#### Passage shown ####

‘The R-word can be alienating’: How Haweswater rewilding project aims to benefit all | Rewilding

Until the last male golden eagle died in 2015, Haweswater, on the rugged north-eastern fringe of the Lake District, was England’s final refuge for the bird of prey. “Even now, whenever I go up Riggindale, it feels like something is missing,” says Spike Webb, a long-serving RSPB warden at its Haweswater site.

Although the eagles are no more, Haweswater’s wildlife is nowadays being given the chance to make a full-throated comeback, thanks to interventions made by the RSPB, in collaboration with its landlords, the water company United Utilities.

The project partners have reduced sheep numbers by 90%, from more than 3,000 two decades ago to about 300 today. They have also planted more than 100,000 trees, restored 400 hectares (988 acres) of peatbog, and “rewiggled” a valley bottom stream so it can reoccupy its natural flood plain.

Webb resists the idea that Haweswater is a “rewilding” project, however. “It’s still a working farm,” says Webb of the site’s two farmsteads in the valleys of Naddle and Swindale. “We’re just doing it less intensively.”

Staff and volunteers at Naddle farm, an ex-sheep barn which is now a tree nursery. Photograph: Christopher Thomond/The Guardian

The senior site manager and author Lee Schofield is also reluctant to use the “R- word”. “Rewilding is hugely exciting to a lot of people,” he says, “But up here, it can be an alienating concept, [especially] to farmers.”

A big reason for that is the pervasive idea that rewilding or, as Schofield prefers to call it, “ecological restoration”, is synonymous with “land abandonment”; that it necessarily involves getting rid of people. The former local MP Rory Stewart voiced this concern when he wrote that rewilding “leaves no place for humans in the landscape”.

But recent developments at Haweswater show that this isn’t necessarily the case. A decade ago, when the RSPB first took on Haweswater’s hill farms, they employed just four staff, the same number who worked there previously. By mid-2023, the team working at and around Haweswater will have increased to 22 full-time equivalents, along with a rotating cast of dozens of volunteers, contractors and casual labourers.

“Knowing that the work we’re doing is providing employment for people – really rewarding employment – is brilliant,” says Schofield. While most of today’s staff may, as Schofield puts it, “be cut from different cloth” from the farming families who worked these valleys and hills in the past, he emphasises his colleagues’ deep commitment to the landscape and all its occupants, human and non-human.

Author and senior site manager Lee Schofield in the woods above Naddle farm.
Author and senior site manager Lee Schofield in the woods above Naddle farm. Photograph: Christopher Thomond/The Guardian

At Naddle farm, an ex-sheep barn is now a tree nursery, filled with raised beds, each packed with thousands of native trees, shrubs and wildflowers, most destined for on-site habitat regeneration work. The staff running the nursery say there is a “yawning demand” for every plant they can grow.

#### Extracted records ####

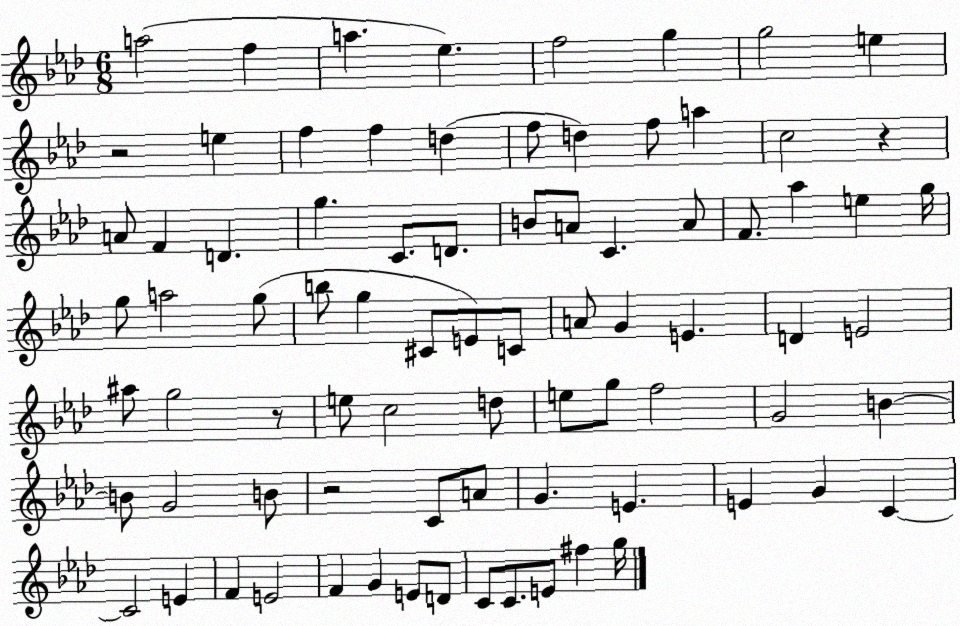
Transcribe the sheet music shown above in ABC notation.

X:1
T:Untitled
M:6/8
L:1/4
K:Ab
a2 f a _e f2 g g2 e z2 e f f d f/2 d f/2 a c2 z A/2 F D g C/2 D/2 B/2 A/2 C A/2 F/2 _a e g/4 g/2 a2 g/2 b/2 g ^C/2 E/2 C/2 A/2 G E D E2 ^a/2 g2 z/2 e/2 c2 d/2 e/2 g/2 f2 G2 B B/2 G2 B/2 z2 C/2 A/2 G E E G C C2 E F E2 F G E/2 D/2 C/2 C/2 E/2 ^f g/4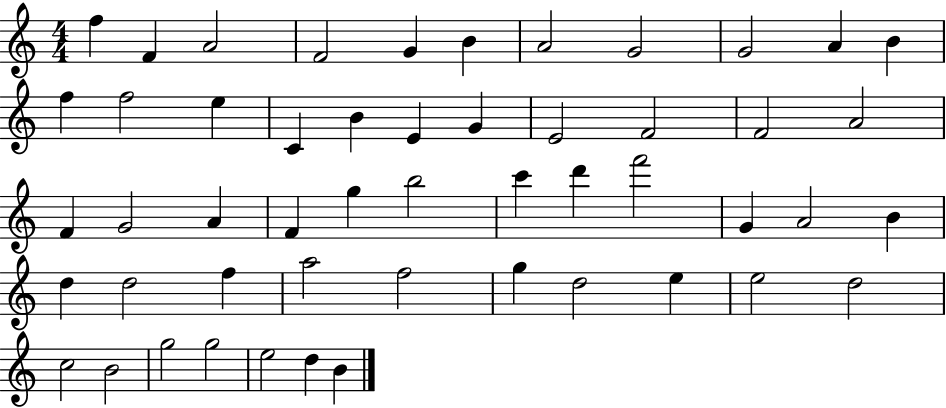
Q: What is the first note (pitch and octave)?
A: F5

####

## Problem
Continue the article on the Haweswater project from where it stops. The listing has no connection to the article about Haweswater.

## Result for this task
The livestock managers David and Faith Garvey live with their family in one of Haweswater’s farmhouses. Alongside the modestly sized flock of sheep, they run a herd of about 35 Belted Galloway and Highland breed cattle and four fell ponies. David acknowledges the challenge of establishing new, low intensity, “regenerative” and “conservation” grazing regimes: “It’s a lot to get your head around – balancing farming and nature … But you can see that’s the way hill farming is gonna go,” he says.

Bea Normington left her previous career in healthcare administration to join the Haweswater team in 2021. One of her first acts was to change her job title, from “memorial” to “celebration” woodland officer. This rebranding is, she says, encouraging a broader diversity of people to sponsor tree planting and start to forge their own lasting connections to the landscape. Haweswater’s celebration wood, echoing with the “yaffling” calls of green woodpeckers, appears to be establishing itself quickly, both ecologically and economically.

Bea Mornington who looks after the celebration wood at Naddle farm
Bea Mornington who looks after the celebration wood at Naddle farm where members of the public can plant a tree in memory of a friend or family member. Photograph: Christopher Thomond/The Guardian

A further source of income is from eco-tourism. Aware of the area’s sensitive habitats and limited transport infrastructure, the team’s focus is on “low footfall, high experience” activities. Rather than hastening the depopulation of the uplands, the project at Haweswater is striving to kickstart a “nature-based economy” of the kind championed in a 2021 report from the charity Rewilding Britain. The hope is that the new jobs and income streams at Haweswater will ripple out into the local area, providing a boost to the rural economy.

The current local MP Neil Hudson, in an apparent departure from his predecessor Stewart, recently wrote that “to level up rural areas, we must rewild them”.

Many Lake District farms are, like Haweswater, successfully blending farm business diversification with an ecologically informed “nature first” approach in order to face the challenges presented by the climate and ecological crises.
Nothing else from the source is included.